CHAPTER XXXIII

CHAPTER XXXIII

THE last day of the term had come and the last day of Mr. Meadowcroft’s incumbency; for the principal of the school had fully recovered and would return to his duty after the Easter holidays. Despite their affection for Mr. Appleton, the greater number of the pupils were very loath to part with the man who had filled his place temporarily. For, even apart from his impressive elegance and the finer flavor of his scholarship, they recognized in Humphrey Meadowcroft a rare personality. The fact that he demanded rather more of them had acted rather as a stimulant; and they had found him quite as kind as Mr. Appleton and perhaps more understandingly sympathetic.

As for Mr. Meadowcroft himself—for him the day was very different from what it might have been. He was relieved when the day was over, though not with an healthful, wholesome relief. After the last straggler had finally departed, as he gathered his personal belongings together and set the desk in order, depression seized and settled upon him. On a sudden this whole experience, which started as a succession of red-letter days, seemed to have been signal failure.

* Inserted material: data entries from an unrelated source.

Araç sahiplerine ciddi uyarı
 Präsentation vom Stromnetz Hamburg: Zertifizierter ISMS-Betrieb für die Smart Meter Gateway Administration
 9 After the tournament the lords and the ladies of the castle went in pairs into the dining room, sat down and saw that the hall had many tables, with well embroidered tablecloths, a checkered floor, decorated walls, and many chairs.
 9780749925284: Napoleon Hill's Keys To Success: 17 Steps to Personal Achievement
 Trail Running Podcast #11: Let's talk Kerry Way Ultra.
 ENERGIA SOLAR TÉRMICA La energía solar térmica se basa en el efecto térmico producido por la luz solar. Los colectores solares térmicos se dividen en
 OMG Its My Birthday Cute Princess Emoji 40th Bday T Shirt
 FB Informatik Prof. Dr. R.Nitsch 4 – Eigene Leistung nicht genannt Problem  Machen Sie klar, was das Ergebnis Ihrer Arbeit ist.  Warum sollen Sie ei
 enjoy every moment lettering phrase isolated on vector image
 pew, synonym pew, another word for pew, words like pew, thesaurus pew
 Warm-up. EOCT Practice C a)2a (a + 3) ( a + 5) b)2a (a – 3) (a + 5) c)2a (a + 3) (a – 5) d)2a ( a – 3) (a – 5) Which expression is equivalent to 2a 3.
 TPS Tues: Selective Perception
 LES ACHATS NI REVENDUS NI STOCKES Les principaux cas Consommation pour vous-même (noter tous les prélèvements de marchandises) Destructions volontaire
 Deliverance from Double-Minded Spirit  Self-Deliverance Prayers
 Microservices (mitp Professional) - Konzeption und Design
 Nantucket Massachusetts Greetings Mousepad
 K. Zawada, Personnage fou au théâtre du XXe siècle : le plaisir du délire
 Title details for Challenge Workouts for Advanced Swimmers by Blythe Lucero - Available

He sat for some time with his brow in his hand. Then, realizing that he must be getting to the station, he raised his head and glanced around the big room in farewell review, seeing phantom forms with pleasant, eager faces filling the long rows of empty seats. Hisheart warmed. He had certainly been happy for those first three weeks—as happy as he had ever been in his life. That wasn’t a slight thing. He recalled a passage in Gibbon he had recently come upon in reading for one of his history classes which spoke of a mighty potentate who, at the end of a rarely successful reign over a prosperous kingdom, counted up the really happy days he had known in the fifty years. They had amounted to fourteen! And he had had twenty-one!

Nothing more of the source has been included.